Die Burg wurde ursprünglich von der Familie von Schönebeck errichtet und 1398 an Bischof Otto von Hoya verkauft, der sie als Verwaltungszentrum umgestaltete. Unter seiner Herrschaft entwickelte sich das Gebäude zu einem wichtigen Sitz für die regionale Gerichtsbarkeit.
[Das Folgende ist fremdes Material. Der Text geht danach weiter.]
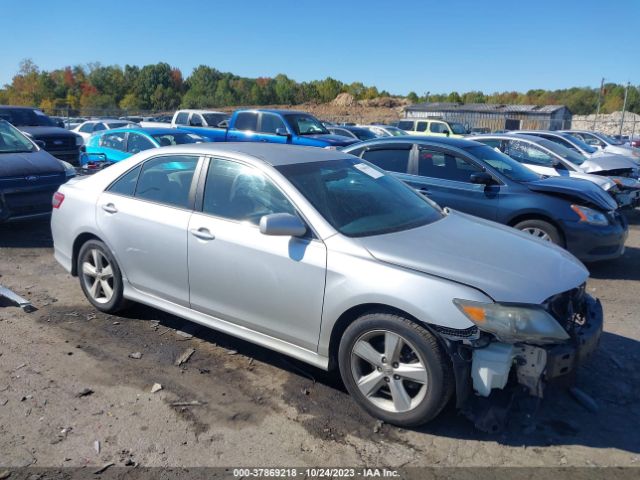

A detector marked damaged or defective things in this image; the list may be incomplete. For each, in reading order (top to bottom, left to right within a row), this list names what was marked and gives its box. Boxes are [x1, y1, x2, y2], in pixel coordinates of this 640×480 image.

exposed headlight [60, 161, 77, 178]
wrecked car [342, 137, 628, 262]
wrecked car [472, 135, 640, 210]
exposed headlight [572, 203, 608, 224]
wrecked car [52, 142, 604, 428]
exposed headlight [452, 298, 568, 344]
damaged front end of car [436, 284, 600, 434]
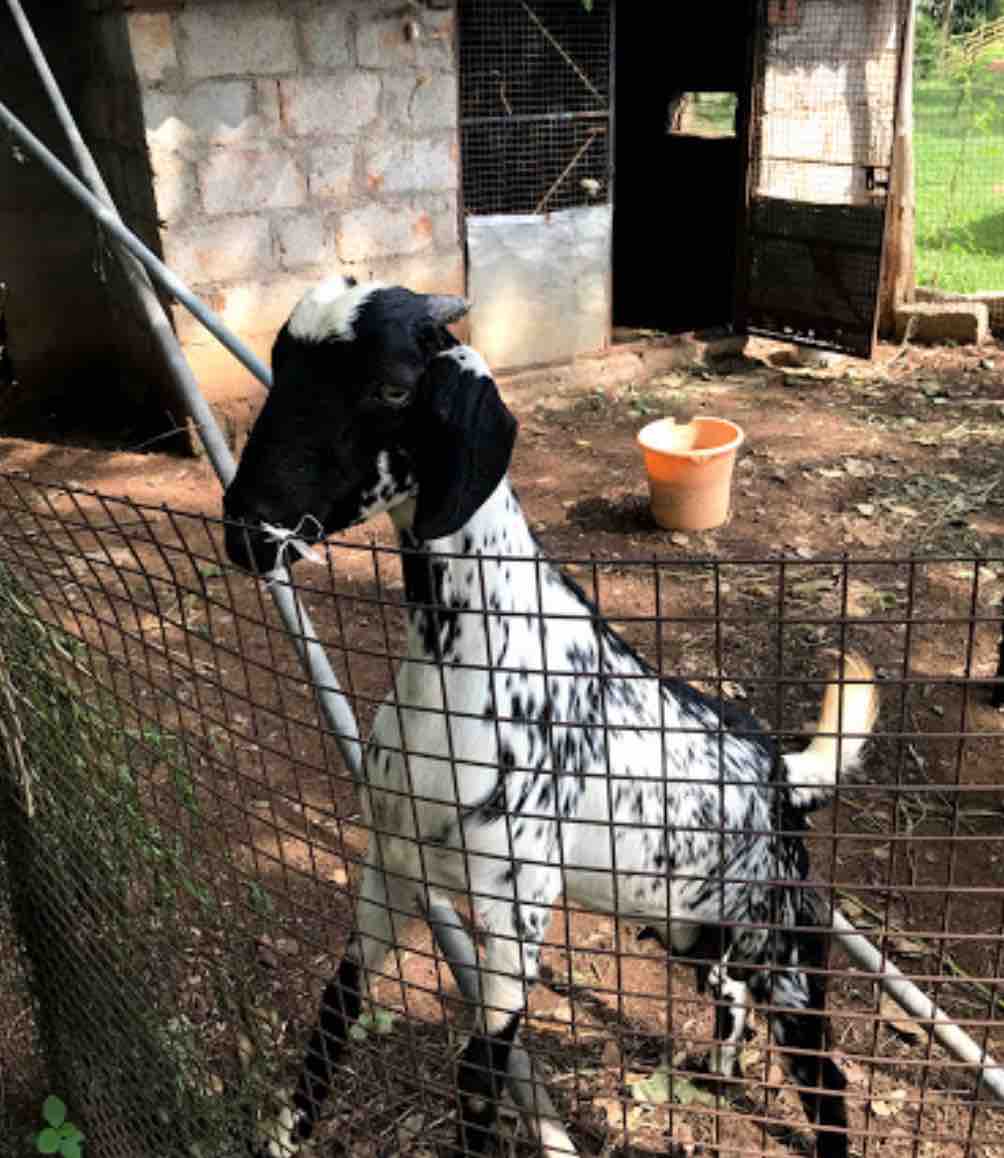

Diese Burg war lange Zeit ein Verwaltungszentrum für die Region und prägte das Leben der Einwohner durch ihre Funktion als Sitz der Macht. Heute erinnern die Gebäude noch an diese wichtige Rolle für das Gemeinwesen.
Das Gelände befindet sich in Privatbesitz und kann von außen von den umliegenden Wander- und Radwegen aus betrachtet werden. Besucher sollten die Wege nutzen, um das Ensemble zu erkunden, ohne das Privatgelände zu betreten.
Das Gebäude enthält ein zweigeschossiges Hofgebäude aus dem 16. Jahrhundert mit einem Gerichtssaal im oberen Stockwerk und einer Gefängniszelle darunter. Diese beiden Räume zeigen deutlich die Doppelfunktion als Ort von Recht und Strafe.